## GIVEN TASK
Starting at the line that contains "Within the photo, from" and continuing through the end of the items, rewrite the lines with every "camera" switched to "viewer" and nothing else changed, leaving out the pictures.

Dataset items
------------------------
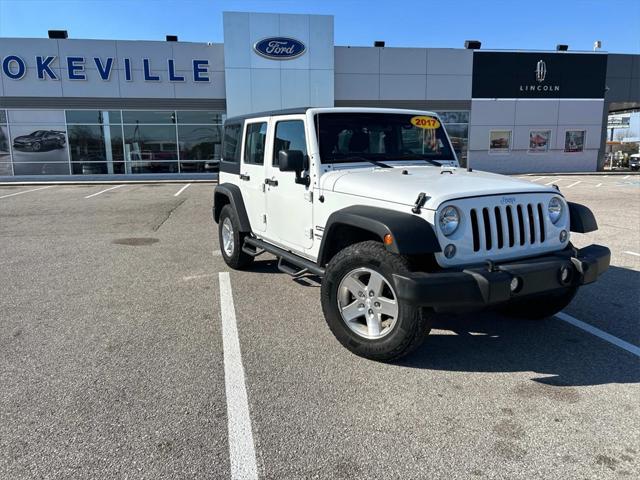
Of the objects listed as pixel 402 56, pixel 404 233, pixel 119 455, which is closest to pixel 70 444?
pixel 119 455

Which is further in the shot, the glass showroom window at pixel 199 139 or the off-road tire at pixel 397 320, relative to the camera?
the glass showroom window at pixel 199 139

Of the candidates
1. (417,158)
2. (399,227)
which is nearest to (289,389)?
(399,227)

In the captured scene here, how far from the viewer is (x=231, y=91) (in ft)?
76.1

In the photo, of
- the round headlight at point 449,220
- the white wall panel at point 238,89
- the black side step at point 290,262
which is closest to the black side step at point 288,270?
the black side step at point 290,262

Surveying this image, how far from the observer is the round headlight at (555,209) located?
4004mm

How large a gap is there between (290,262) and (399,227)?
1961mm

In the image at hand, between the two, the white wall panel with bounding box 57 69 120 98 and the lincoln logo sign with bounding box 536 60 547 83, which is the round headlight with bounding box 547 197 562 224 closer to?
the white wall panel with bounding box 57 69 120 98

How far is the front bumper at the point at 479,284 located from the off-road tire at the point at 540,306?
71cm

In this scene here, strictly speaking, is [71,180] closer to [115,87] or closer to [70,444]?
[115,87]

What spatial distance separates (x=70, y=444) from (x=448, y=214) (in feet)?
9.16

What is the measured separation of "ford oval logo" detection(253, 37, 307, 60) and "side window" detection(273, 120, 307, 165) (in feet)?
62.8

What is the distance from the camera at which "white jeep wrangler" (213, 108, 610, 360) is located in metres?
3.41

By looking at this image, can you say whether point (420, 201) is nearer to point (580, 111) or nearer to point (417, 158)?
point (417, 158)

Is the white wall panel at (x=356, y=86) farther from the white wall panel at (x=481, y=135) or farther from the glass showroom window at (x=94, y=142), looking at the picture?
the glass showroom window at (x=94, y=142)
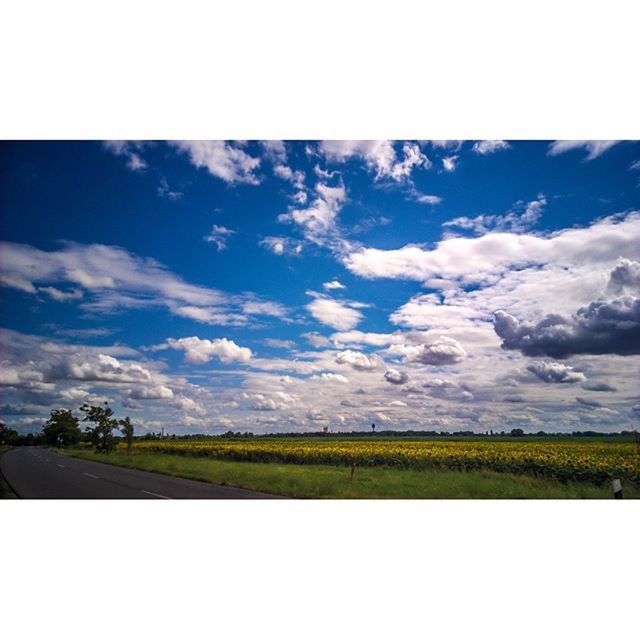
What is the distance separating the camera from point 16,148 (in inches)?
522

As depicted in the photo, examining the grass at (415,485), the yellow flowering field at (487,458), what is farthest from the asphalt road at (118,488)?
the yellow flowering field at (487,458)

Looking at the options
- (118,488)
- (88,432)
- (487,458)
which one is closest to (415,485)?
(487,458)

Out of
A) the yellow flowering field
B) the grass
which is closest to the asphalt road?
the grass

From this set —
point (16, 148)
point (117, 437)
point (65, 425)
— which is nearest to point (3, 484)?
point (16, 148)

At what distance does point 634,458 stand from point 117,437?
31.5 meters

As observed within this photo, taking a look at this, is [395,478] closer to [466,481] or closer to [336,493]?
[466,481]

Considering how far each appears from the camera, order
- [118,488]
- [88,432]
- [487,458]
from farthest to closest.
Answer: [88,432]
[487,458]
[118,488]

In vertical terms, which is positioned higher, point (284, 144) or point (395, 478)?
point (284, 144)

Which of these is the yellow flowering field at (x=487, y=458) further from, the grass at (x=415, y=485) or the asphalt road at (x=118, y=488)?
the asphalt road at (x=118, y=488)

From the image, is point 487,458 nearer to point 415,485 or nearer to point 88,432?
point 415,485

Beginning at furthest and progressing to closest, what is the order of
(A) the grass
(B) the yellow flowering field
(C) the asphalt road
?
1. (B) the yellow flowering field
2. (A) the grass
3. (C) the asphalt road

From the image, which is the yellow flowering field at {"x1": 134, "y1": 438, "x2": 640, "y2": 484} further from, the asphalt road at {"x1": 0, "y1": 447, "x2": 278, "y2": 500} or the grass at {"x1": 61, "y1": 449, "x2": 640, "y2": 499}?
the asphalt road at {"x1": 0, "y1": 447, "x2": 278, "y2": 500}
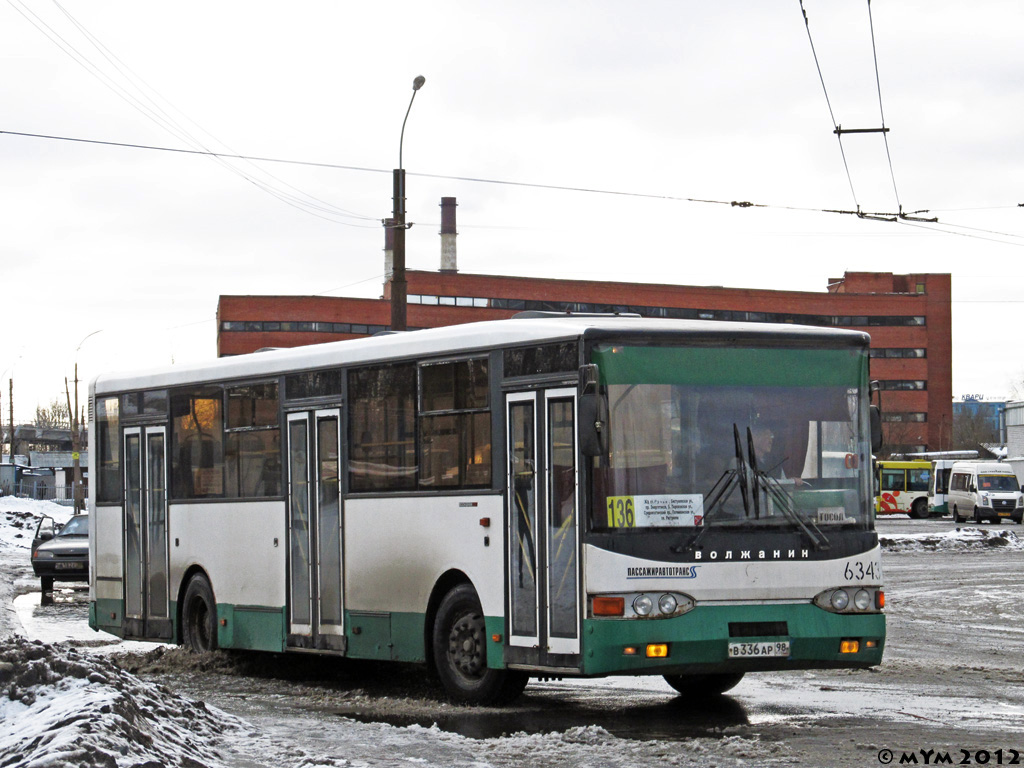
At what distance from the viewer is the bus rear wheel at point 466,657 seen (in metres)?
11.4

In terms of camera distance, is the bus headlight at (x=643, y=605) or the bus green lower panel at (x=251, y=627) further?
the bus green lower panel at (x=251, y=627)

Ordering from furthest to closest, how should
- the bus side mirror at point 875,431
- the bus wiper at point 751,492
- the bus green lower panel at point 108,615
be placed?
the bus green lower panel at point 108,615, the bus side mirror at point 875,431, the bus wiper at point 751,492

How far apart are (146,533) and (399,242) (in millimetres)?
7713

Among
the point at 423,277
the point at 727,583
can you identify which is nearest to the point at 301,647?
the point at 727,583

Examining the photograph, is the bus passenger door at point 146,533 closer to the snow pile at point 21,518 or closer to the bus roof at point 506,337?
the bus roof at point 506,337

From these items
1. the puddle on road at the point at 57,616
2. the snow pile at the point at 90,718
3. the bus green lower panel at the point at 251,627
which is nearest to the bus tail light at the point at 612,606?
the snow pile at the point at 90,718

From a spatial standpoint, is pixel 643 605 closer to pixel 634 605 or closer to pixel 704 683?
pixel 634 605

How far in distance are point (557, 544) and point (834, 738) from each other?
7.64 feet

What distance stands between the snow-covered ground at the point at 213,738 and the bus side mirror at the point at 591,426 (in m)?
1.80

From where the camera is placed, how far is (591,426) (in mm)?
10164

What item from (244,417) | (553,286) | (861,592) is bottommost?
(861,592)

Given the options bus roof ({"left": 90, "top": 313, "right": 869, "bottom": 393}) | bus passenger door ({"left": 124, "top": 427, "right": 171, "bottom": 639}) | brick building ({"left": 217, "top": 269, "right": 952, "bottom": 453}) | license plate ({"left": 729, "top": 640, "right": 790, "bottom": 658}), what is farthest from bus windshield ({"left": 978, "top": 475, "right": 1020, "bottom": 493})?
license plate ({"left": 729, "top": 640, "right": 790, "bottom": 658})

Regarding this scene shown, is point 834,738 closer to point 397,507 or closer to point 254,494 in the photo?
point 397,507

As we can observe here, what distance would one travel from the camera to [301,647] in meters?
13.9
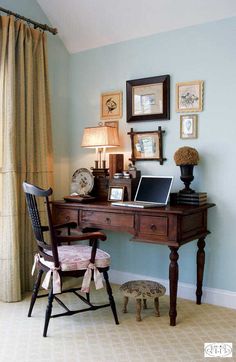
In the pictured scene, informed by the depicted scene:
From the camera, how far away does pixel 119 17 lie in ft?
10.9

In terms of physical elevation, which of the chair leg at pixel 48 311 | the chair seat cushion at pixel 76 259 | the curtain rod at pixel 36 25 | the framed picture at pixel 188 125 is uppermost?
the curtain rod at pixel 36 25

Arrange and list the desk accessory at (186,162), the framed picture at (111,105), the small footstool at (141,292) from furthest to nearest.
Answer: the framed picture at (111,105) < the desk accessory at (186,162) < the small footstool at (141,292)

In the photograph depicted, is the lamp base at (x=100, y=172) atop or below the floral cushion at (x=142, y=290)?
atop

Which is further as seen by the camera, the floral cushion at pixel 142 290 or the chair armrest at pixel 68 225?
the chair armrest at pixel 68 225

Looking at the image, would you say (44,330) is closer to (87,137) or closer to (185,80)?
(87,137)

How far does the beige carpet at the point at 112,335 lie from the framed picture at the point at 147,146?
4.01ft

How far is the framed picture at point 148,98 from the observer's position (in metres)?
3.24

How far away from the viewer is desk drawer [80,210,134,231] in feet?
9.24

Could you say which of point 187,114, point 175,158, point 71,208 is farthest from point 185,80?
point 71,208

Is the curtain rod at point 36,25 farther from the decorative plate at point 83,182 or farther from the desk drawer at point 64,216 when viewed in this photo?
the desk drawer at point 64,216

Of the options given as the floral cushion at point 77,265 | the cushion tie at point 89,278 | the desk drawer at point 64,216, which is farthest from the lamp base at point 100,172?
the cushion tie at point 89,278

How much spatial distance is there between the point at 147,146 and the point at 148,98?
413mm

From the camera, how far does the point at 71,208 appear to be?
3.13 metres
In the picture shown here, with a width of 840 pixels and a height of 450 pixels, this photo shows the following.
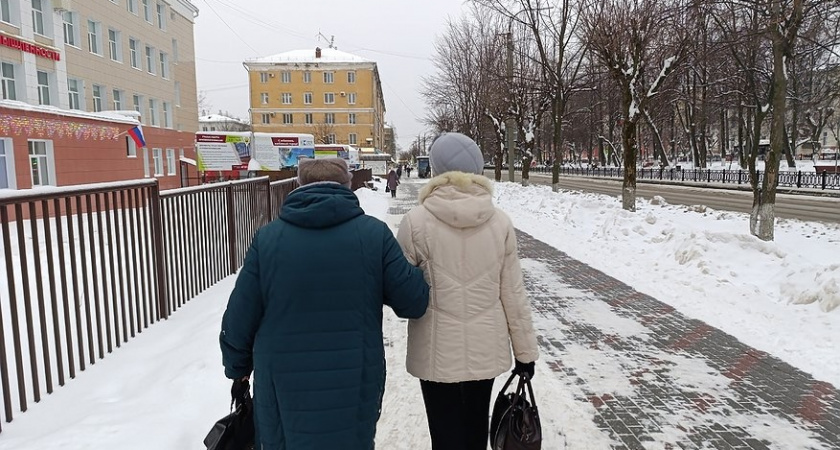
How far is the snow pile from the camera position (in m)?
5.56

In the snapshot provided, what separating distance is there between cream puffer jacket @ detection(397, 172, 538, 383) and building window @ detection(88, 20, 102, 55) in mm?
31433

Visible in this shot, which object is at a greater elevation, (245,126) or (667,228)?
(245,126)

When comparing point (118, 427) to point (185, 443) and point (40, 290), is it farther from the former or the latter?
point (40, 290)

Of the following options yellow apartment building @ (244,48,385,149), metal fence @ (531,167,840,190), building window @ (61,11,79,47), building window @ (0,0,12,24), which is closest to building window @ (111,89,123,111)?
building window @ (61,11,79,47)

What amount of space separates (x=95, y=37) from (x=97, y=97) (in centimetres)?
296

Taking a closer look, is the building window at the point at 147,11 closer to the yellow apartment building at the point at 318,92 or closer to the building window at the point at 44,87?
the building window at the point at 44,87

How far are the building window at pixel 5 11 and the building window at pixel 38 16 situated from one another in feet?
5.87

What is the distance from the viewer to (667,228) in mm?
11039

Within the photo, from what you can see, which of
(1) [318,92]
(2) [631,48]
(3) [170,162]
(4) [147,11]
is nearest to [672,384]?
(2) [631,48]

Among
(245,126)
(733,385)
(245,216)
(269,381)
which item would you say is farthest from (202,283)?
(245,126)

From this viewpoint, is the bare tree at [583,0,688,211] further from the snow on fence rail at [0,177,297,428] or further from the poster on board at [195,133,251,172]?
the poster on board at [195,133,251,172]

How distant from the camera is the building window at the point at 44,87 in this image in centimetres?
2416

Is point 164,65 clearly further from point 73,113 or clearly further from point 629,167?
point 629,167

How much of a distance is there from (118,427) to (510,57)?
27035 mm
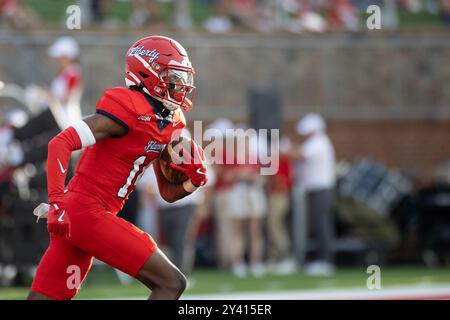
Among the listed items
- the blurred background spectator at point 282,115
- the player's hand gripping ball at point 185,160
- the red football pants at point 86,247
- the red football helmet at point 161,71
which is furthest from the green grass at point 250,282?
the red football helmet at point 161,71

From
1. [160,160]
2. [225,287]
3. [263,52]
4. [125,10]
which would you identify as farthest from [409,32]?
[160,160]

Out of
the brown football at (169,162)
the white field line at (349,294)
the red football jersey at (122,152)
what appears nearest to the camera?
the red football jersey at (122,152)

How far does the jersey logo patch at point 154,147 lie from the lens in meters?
------------------------
## FULL RESPONSE
Within the photo, from what you can see, which of
(1) [318,92]
(2) [631,48]
(3) [170,162]
(4) [147,11]
is nearest to [672,384]?
(2) [631,48]

Among
(245,126)
(733,385)
(245,216)
(269,381)
which item would you say is farthest from (202,283)?
(245,126)

From this viewpoint, is the bare tree at [583,0,688,211] further from the snow on fence rail at [0,177,297,428] or further from the poster on board at [195,133,251,172]?
the poster on board at [195,133,251,172]

How distant from the viewer is the building window at the point at 44,87 in this image in centimetres?
2416

Is point 164,65 clearly further from point 73,113 or clearly further from point 629,167?
point 629,167

How much of a distance is there from (118,427) to (510,57)?
27035 mm
Among the listed items
- the blurred background spectator at point 282,115
- the player's hand gripping ball at point 185,160
- the red football pants at point 86,247
- the red football helmet at point 161,71
which is furthest from the green grass at point 250,282?
the red football helmet at point 161,71

From
1. [160,160]
2. [225,287]
3. [263,52]
4. [125,10]
which would you identify as farthest from [409,32]?
[160,160]

Out of
the brown football at (169,162)
the white field line at (349,294)
the red football jersey at (122,152)
what appears nearest to the viewer?
the red football jersey at (122,152)

How far does the jersey logo patch at point 154,147 lie from the lens in meters?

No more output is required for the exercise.